WOLF is an acting exercise in search of a story
Written and directed by Nathalie Biancheri
Starring George MacKay, Paddy Considine, Lily-Rose Depp
Rated R for Rabid
Runtime: 98 interminable minutes
In theaters December 3
by Gary M. Kramer, Staff Writer
The audacious, insufferable film, Wolf, opens with Jacob (George MacKay) naked in the woods, “being” the title animal. His concerned parents send him to a clinic, run by The Zookeeper (Paddy Considine), that is designed to help folks with “species dysphoria.” Using therapeutic exercises, these patients are meant to find their true selves, free themselves from their fantasies, and return to a “normal” life.
However, in the hands of writer/director Nathalie Biancheri, what could have been a thoughtful meditation about the perils of conversion therapy, is a risible drama that allows its cast to engage in extended role playing where they pretend to be animals. Wolf is like a parody of Yorgos Lanthimos’ The Lobster, where the people were turned into the animals they wanted to be.
“I am Jeremy, and I am not a squirrel,” says Jeremy (Darragh Shannon), who then cries and pleads, “Let me be a squirrel!” Judith (Lola Petticrew) thinks she is a parrot and wears a beak and multicolored feather outfit—“prop privileges”—which might suggest these folks are all furries missing their cosplay costumes. When the characters are put on leashes, Wolf is bad. But when Jacob crawls through the clinic and climbs up on a counter to howl at the moon, it’s worse. Alas, when Rufus (Fionn O’Shea), who thinks he is a German Shepherd, pees on the carpet, the film hits its nadir. Actually, when The Zookeeper rubs Rufus’ face in the piss on the carpet, Wolf hits its nadir.

## PROVIDED DATA
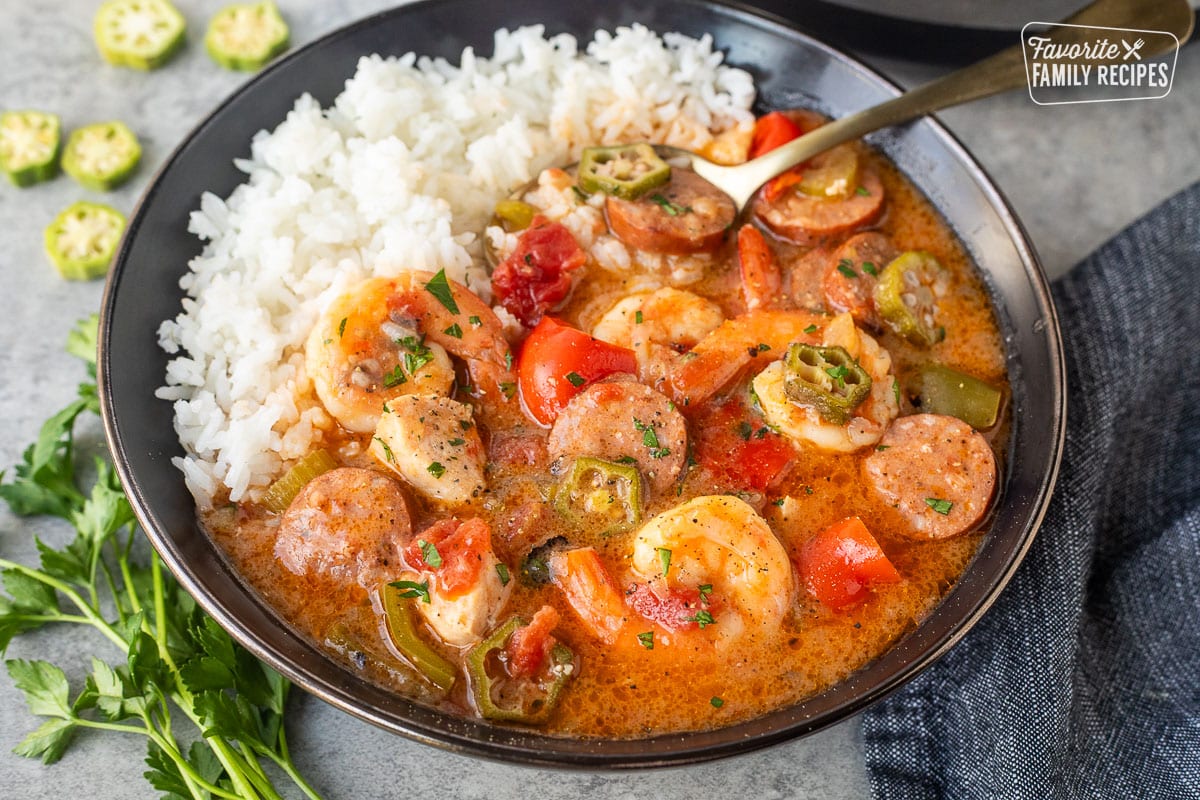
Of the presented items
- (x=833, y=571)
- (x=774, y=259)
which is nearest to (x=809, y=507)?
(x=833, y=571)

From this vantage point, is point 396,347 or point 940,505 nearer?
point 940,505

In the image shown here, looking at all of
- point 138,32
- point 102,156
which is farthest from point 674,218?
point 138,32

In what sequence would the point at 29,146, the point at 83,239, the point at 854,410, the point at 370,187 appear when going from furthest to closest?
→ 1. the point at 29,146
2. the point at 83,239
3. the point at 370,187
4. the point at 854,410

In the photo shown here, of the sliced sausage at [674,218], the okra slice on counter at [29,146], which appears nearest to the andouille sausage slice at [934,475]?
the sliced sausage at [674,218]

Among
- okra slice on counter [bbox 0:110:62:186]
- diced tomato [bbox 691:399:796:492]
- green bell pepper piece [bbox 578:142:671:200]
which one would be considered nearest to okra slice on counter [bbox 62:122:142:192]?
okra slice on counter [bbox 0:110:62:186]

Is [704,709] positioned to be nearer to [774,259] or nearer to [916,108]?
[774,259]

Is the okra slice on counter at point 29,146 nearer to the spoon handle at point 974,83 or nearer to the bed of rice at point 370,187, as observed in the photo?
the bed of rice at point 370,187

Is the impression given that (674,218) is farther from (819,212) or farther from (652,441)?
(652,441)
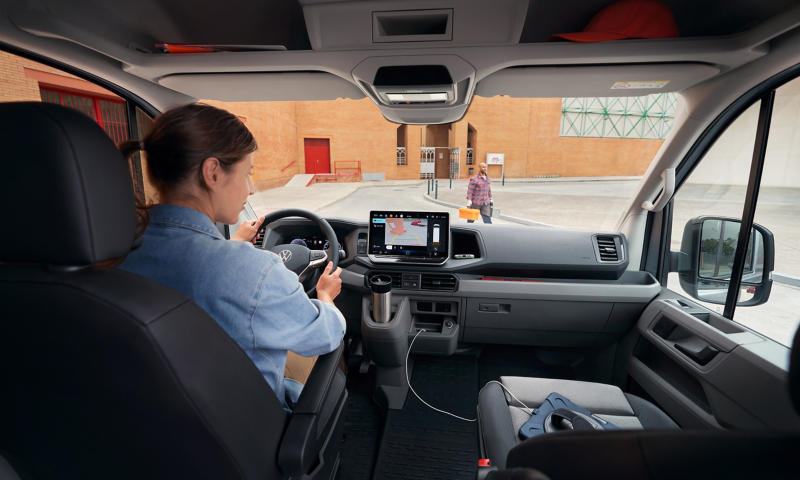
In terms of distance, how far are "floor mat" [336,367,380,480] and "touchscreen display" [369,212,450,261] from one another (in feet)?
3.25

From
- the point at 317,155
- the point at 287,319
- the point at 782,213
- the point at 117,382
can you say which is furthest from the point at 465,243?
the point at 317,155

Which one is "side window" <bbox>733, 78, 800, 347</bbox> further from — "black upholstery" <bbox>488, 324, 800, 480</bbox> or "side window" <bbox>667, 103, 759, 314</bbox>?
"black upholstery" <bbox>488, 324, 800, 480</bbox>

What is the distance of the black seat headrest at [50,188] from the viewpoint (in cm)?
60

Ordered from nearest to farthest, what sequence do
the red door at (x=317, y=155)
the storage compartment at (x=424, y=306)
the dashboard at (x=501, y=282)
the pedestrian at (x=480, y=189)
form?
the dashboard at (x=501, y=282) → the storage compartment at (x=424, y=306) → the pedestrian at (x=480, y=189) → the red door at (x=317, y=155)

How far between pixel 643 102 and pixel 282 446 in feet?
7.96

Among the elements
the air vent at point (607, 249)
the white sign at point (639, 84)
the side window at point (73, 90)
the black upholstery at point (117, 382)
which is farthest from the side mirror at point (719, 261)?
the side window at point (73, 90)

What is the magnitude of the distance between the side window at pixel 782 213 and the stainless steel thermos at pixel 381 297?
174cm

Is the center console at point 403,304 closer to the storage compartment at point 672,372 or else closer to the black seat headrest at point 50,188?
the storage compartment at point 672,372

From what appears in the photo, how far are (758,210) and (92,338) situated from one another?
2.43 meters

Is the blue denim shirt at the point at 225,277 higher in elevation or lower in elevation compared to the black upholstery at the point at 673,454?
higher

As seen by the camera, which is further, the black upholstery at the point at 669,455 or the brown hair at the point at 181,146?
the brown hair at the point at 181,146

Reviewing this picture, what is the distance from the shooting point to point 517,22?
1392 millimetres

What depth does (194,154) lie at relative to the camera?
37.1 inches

## WORK TO COMPLETE
A - According to the review of Wolf, what animal does Rufus think he is?
B - Write the next part of the review of Wolf, picking up after its last sentence.
The material was taken from a separate source.

## ANSWER LIST
A - A German Shepherd.

B -
There is a romance at the center of the film between Jacob and Wildcat (Lily-Rose Depp), but her story is a bit vague. She is—pardon the pun, cagey—about her time at the center. An intense sequence where the two of them sniff each other in a kind of foreplay is meant to be beautiful, or sexual, but it comes off as rather silly.
Wolf makes its points about shock therapy as a cure for bad behavior with no subtlety. The best ideas in the film are those that get at the heart of what distinguishes man from animal—the fact that humans can laugh, and dance and have memories, emotions, and self-awareness. These are valid ideas, and although incorporated didactically, are fair enough but then Biancheri has the Zookeeper make a statement about a “superior race,” that just poisons things further.
Another problem with the film is that it hard to care about Jacob, even when he claims he does not want to be a wolf. (It is like that joke: How many psychiatrists does it take to change a lightbulb? Only one, but the bulb has got to really want to change.) The film does not show Jacob’s life before the clinic, so there is no investment for his goal to be more human because he seems happy as he is. He talks lovingly (as a wolf) about the smell of the forest and damp ground. He wants to be with Wildcat so they can run wild together. When he is told that his “howling” is Jacob “wanting to be heard,” it fails to explain what Jacob is trying to express.
As Jacob, MacKay is all muscle, but no power or poignancy. (He is actually quite expressive when muzzled, as he is in scene late in the film). Biancheri films him shirtless almost the entire time, allowing viewers to admire his chiseled torso. MacKay expresses most of his character through his cold stares and fluid body language. It is easy to see the appeal of the role, but this is an acting exercise pretending to be a performance.
Wolf is all metaphor and no meaning. It deserves to be put down for being bad.